TÂCHE 1: D'après l'entretien sur la CGT et les gilets jaunes, dans quelle ville les journées d'action commune ont-elles plutôt bien marché ?
TÂCHE 2: Dans l'entretien sur la CGT et les gilets jaunes, résumez sous forme de liste le paragraphe qui commence par « La CGT a finalement proposé » en gardant ses faits principaux.
TÂCHE 3: Poursuivez l'entretien sur la CGT et les gilets jaunes à partir de l'endroit où il s'arrête.

Dominique Andolfatto, plusieurs délégués syndicaux ont pointé lors du congrès de Dijon le manque d'empathie de la CGT envers le mouvement des gilets jaunes. Est-ce une réalité ?

"La stratégie vis-à-vis des gilets jaunes a été louvoyante. Il y a d'abord eu une hostilité de la direction de la CGT envers ce mouvement populaire, dont la composante était mal identifiée. Puis le syndicat s'est rendu compte qu'il y avait de nombreux travailleurs modestes sur les ronds-points et dans les manifestations des gilets jaunes. La CGT a alors essayé de se montrer empathique avec ces travailleurs précaires qui ont réussi à mobiliser des foules là où la CGT peine à rassembler du monde avec ses journées d'action.
 
Cette position floue de la CGT envers les gilets jaunes a t-elle détourné ces derniers du syndicat ? 

La CGT a finalement proposé des journées d'action commune, et ça a relativement bien fonctionné à Marseille par exemple. Mais pas vraiment dans le reste de la France. Les gilets jaunes sont plutôt en opposition au syndicalisme classique. Pour eux, les syndicats défendent des travailleurs déjà bien installés sur le marché du travail, fonctionnaires, cheminots..., mais pas les précaires qui luttent pour décrocher des contrats. Finalement, la mayonnaise entre rouges et jaunes n'a pas vraiment prise. 
 
Parmi les rangs de la CGT, plusieurs voix se sont élevées pour demander à Philippe Martinez de mettre en place une ligne plus contestataire. Ce courant très à gauche au sein de la CGT est-il important ?

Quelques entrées
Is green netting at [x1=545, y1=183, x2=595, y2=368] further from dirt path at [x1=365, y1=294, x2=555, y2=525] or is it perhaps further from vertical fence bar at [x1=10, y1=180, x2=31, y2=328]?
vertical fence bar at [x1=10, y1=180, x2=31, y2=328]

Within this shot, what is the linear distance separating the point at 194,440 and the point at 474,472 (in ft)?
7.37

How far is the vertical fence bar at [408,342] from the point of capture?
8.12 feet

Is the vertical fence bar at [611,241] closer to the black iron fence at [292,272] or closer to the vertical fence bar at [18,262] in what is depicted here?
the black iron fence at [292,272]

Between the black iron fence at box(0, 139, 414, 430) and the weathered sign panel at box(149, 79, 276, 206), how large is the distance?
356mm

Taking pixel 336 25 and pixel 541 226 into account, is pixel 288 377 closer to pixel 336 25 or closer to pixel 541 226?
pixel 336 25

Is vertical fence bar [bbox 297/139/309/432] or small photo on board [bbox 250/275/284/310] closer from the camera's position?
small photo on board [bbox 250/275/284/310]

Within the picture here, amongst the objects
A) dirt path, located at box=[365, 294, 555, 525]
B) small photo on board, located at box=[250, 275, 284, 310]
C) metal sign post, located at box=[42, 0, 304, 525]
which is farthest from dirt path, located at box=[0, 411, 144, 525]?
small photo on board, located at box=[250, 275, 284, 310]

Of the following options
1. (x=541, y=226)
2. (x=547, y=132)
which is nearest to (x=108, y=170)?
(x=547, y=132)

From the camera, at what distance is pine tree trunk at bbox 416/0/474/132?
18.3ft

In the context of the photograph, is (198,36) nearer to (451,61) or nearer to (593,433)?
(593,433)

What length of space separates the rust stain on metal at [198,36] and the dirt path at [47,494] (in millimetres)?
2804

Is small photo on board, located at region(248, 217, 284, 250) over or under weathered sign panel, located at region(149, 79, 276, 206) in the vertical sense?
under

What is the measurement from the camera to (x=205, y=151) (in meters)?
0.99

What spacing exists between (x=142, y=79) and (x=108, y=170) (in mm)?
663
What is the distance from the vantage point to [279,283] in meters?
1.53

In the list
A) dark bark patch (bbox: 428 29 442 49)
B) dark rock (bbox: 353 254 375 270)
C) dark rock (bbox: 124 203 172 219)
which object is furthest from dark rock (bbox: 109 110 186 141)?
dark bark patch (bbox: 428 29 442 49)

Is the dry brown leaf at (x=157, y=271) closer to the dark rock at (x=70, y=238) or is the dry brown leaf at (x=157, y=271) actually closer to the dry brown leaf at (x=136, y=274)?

RÉPONSE FINALE 1: À Marseille.

RÉPONSE FINALE 2:
- La CGT a fini par proposer des journées d'action commune. Elles ont assez bien marché à Marseille, mais pas vraiment dans le reste de la France.
- Les gilets jaunes s'opposent plutôt au syndicalisme classique.
- Pour eux, les syndicats défendent des travailleurs déjà bien installés, comme les fonctionnaires et les cheminots, et pas les précaires qui se battent pour obtenir des contrats.
- Au final, l'alliance entre rouges et jaunes n'a pas vraiment pris.

RÉPONSE FINALE 3:
Martinez a été confronté à une double opposition lors de ce 52e congrès. Très à gauche, il y a une opposition avec les fédérations de chimie, les délégations départementales des Bouches-du-Rhône ou du Nord, qui souhaitent une radicalisation de la CGT. C'est assez traditionnel dans les congrès, mais cette fois c'est plus fort et hostile à Martinez, contrairement au congrès précédent. Il y a aussi une opposition plus modérée au sein du syndicat, qui se positionne moins à gauche que la direction. Mais ces deux courants contestataires reprochent à Philippe Martinez d'avoir une stratégie sans boussole.

Peut-on s'attendre à de vrais changements à l'issue de ce congrès dans la ligne politique de la CGT ?

Philippe Martinez semble avoir fait son autocritique. Il semble avoir admis que la CGT, qui perd des adhérents, n'ait pas réussi à se tourner vers les nouvelles catégories de travailleurs. Mais cela ressemble à des paroles, sans suite. Cela fait 20 ans que la CGT dit vouloir se tourner vers ces nouveaux salariés. Je ne crois pas que la direction ait une solution clés en main.